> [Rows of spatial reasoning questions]

#####

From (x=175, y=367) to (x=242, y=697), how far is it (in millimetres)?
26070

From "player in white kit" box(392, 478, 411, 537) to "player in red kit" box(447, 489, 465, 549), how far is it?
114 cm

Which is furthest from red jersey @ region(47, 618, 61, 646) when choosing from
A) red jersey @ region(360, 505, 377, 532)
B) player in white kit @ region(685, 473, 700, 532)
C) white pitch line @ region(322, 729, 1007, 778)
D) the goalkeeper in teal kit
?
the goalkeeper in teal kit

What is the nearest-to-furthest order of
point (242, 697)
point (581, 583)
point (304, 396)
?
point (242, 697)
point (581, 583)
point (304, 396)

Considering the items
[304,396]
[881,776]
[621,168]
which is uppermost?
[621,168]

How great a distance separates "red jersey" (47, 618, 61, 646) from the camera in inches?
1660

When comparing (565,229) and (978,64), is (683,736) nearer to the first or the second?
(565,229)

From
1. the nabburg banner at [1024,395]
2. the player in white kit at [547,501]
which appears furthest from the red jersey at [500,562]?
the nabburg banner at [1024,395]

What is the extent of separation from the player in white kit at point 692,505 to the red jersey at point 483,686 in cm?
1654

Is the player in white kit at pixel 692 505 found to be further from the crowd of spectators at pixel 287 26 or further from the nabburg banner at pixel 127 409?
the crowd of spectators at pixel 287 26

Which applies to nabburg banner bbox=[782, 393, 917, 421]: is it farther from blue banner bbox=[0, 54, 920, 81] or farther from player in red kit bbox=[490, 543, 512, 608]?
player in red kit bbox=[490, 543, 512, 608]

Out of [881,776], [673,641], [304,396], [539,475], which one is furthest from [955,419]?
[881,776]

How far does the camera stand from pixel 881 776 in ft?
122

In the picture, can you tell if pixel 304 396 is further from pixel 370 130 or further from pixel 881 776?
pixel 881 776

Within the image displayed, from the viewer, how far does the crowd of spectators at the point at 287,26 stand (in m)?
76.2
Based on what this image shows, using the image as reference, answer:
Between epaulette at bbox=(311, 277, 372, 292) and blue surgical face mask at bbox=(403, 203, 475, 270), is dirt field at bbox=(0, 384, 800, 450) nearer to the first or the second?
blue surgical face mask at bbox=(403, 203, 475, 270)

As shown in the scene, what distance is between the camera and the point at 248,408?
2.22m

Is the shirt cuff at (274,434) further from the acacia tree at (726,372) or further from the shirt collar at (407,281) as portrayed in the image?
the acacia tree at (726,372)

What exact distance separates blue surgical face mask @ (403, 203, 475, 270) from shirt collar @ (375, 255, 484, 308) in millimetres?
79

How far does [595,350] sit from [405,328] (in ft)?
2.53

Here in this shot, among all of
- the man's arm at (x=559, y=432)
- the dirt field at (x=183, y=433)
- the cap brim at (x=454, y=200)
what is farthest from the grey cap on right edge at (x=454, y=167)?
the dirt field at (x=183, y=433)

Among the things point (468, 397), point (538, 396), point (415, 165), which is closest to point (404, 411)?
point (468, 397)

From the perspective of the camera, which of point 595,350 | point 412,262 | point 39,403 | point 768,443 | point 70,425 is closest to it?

#####

> [What to work on] Copy word for word the rows from the line containing "Among the things" through the end of the rows, including both of those ends.

> [Answer for the task]
Among the things point (468, 397), point (538, 396), point (415, 165), which is closest to point (404, 411)?
point (468, 397)

From the perspective of the camera, which of point 595,350 | point 412,262 | point 39,403 | point 768,443 | point 70,425 is closest to it?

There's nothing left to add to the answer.